Tuesday, 9 March 2010

Citizen's Income Round-up

Emma Parker Bowles, writing in The Soaraway Sun:

... I went to stay with an unemployed single mum called Louisa and despite our backgrounds we bonded. She's lovely.

We went to the Jobcentre to look for work and spoke to a lady who dealt with single mums, who was very helpful. But I got a shock. We worked out Louisa is better off on benefits than if she had a job*. It's crazy this situation exists in modern Britain, it's just not right.

We looked into childcare for her toddler, Joshua, and while you do get some financial help for this if you start working, you lose out on other benefits. It seems nonsense, and this was someone who wants to work. How many other people must exist like her? And how can you blame them?

My eyes have been opened. Before, I felt there were people out there who fiddled the system and I was quite cocky about how easy it was to find work. Not now. I now have a lot of respect for people who are unemployed and hunting for work. It's hard and it's too easy for others to judge.

* And she'd be equally daft to get married to somebody with a job, which would cost her about £200 a week in benefits.

3 comments:

James Higham said...

* And she'd be equally daft to get married to somebody with a job, which would cost her about £200 a week in benefits.

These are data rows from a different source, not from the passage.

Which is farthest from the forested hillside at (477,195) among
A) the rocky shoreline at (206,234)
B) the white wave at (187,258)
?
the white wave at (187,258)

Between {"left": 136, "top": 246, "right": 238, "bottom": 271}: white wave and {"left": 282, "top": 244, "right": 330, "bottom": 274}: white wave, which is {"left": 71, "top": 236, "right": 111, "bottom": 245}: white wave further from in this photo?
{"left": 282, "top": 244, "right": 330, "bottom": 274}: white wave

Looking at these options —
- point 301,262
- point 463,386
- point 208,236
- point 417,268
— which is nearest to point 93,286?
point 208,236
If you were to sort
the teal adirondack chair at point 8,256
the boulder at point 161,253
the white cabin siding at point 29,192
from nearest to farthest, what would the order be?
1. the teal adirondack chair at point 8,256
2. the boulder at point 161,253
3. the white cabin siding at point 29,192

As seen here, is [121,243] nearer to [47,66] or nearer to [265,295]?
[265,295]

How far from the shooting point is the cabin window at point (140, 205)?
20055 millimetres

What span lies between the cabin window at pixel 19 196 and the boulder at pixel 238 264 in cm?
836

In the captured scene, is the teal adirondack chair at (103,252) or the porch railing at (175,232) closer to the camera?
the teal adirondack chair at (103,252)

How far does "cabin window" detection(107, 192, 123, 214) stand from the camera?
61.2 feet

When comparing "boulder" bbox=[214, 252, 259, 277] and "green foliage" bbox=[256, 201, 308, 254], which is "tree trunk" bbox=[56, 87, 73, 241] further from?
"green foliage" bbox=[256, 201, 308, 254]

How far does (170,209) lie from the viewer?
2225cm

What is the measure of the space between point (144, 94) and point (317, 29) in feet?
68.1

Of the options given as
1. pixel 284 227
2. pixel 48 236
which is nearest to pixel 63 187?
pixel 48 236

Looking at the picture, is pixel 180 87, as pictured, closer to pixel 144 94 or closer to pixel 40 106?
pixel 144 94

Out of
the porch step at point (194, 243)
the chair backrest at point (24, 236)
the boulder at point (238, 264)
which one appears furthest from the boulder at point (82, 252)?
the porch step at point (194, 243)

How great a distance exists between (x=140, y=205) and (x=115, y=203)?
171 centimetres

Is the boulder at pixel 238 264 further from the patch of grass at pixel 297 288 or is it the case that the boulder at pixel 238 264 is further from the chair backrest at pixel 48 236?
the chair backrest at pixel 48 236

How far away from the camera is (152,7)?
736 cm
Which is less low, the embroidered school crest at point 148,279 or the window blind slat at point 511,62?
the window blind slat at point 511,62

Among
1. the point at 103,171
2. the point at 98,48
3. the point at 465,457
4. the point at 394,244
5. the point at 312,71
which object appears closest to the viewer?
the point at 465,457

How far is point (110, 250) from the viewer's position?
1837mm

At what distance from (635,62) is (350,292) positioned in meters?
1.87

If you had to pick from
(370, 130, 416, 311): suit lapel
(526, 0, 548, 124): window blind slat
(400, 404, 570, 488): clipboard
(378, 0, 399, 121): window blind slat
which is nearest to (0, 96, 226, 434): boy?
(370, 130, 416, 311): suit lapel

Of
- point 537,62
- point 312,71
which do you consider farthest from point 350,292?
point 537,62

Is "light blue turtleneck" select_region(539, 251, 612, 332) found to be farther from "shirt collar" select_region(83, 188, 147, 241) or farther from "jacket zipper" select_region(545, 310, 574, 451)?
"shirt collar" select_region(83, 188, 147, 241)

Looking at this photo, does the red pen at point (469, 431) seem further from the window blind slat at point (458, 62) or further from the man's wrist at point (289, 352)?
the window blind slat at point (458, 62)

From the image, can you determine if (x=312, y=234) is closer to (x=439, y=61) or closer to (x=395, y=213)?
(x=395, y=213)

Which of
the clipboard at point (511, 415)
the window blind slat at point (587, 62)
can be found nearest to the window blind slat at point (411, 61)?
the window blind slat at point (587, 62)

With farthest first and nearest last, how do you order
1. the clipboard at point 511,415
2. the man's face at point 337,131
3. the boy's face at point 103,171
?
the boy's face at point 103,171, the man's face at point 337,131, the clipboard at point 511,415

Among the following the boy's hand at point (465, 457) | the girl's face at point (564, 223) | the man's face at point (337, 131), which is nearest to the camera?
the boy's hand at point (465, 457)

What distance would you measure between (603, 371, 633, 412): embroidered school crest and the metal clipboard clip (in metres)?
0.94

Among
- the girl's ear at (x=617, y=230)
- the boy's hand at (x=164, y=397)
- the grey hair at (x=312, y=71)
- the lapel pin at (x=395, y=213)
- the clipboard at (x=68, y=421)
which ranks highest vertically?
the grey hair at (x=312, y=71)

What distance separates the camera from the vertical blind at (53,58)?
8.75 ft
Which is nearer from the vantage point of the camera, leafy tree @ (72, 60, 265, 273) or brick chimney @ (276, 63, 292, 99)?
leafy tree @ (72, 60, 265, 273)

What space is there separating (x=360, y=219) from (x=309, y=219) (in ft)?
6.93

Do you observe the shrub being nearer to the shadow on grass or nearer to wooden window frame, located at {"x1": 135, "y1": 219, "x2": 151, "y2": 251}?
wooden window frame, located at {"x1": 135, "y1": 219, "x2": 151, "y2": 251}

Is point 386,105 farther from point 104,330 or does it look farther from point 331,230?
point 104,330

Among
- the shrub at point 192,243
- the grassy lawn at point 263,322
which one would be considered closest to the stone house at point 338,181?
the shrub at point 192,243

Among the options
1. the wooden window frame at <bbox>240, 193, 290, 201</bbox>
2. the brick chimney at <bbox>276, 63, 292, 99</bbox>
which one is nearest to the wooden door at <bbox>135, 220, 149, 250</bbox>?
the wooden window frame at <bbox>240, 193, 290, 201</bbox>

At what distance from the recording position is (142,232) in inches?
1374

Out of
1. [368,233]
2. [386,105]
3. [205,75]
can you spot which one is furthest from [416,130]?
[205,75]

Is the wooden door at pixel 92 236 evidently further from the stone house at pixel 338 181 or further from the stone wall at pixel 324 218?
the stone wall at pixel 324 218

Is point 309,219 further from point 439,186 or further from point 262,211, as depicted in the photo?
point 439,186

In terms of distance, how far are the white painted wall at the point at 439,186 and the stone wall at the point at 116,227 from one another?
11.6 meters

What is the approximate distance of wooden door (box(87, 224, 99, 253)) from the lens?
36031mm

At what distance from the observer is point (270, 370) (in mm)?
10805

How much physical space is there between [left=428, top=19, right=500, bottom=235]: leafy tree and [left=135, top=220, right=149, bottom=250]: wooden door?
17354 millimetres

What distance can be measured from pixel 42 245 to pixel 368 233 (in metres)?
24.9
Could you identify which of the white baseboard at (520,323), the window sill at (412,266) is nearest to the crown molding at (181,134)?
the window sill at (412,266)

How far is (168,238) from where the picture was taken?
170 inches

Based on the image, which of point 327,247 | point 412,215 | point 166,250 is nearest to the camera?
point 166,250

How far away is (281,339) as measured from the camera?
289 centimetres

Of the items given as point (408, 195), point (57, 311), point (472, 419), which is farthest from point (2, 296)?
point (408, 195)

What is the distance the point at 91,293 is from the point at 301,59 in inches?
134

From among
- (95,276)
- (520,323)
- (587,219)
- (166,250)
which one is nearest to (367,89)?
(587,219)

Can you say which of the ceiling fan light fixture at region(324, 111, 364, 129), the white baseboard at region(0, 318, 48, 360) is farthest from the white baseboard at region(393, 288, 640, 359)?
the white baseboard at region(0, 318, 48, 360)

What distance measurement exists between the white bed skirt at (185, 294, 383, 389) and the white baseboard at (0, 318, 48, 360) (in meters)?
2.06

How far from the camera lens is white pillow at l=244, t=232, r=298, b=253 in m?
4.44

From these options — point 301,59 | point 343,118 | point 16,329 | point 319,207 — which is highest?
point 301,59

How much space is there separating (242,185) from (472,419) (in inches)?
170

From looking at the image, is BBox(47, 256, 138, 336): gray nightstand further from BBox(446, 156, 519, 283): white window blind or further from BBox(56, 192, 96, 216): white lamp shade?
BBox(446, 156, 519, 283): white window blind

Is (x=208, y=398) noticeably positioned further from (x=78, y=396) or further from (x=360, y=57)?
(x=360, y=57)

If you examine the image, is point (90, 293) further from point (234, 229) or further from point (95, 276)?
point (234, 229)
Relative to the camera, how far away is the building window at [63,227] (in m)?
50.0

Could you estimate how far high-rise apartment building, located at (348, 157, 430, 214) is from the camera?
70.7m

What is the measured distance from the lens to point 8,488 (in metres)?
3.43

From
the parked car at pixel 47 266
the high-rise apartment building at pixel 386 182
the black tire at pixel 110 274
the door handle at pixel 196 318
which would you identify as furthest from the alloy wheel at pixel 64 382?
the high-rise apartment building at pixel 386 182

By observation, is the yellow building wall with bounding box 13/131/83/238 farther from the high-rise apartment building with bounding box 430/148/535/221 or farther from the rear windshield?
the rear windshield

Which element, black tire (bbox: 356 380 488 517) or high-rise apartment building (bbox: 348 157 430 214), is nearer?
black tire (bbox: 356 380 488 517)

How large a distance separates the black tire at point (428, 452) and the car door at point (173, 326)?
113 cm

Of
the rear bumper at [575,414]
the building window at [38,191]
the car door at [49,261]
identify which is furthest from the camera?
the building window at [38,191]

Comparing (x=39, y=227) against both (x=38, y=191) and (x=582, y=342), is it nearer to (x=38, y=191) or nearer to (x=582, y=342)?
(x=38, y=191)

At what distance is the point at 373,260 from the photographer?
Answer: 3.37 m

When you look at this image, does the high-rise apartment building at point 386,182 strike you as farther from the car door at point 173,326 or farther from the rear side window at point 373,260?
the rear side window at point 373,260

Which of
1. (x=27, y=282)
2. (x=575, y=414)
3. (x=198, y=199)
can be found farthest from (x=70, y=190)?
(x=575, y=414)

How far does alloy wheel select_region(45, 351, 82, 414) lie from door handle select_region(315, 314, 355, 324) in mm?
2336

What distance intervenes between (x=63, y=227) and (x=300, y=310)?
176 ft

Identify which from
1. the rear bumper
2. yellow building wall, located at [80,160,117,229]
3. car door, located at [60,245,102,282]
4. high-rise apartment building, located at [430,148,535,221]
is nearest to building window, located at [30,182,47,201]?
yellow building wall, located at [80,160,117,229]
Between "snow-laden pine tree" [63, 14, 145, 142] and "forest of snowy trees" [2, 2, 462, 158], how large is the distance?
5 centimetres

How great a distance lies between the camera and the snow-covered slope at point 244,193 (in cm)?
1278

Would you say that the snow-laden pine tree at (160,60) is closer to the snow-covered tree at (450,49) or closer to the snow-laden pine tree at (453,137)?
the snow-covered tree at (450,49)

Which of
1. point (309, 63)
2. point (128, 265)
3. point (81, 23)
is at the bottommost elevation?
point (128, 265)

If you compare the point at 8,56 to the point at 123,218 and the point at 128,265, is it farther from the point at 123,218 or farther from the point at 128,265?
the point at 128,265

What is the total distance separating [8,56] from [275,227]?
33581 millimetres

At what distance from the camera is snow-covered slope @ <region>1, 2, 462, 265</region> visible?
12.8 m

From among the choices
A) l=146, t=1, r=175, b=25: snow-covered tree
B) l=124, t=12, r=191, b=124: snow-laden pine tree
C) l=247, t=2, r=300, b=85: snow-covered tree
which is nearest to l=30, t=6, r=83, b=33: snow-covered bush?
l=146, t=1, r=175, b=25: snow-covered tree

Any job under £780 pm for me would not cover the standing costs, before we look at food and travel. Dole would cover everything, with about £30 left to spend.

Anonymous said...

Just so we know what we are talking about here. it is not that benefits are too high - they are barely subsistence level. I defy anybody to survive on benefits for very long without running up huge debts. No, the problem is low wages. Why work your guts out in a low status job, enduring an insufferable bully as a boss and with little or no prospects, just to exist and nothing more? Imagine trying to live on £5.83 an hour. Amazingly millions do work for this pittance. That says more about human nature than the few who abuse the benefits system.

Mark Wadsworth said...

Anon, I never said that benefits were 'too high' or 'too low'. My workings assume that any universal benefits would be pegged at approx. Income Support or Pensions Credit levels (just to get the ball rolling).

It's the benefits trap - the withdrawal thereof if you do go to work - that bothers me, and yes, it is quite amazing that so many people go to work nonetheless.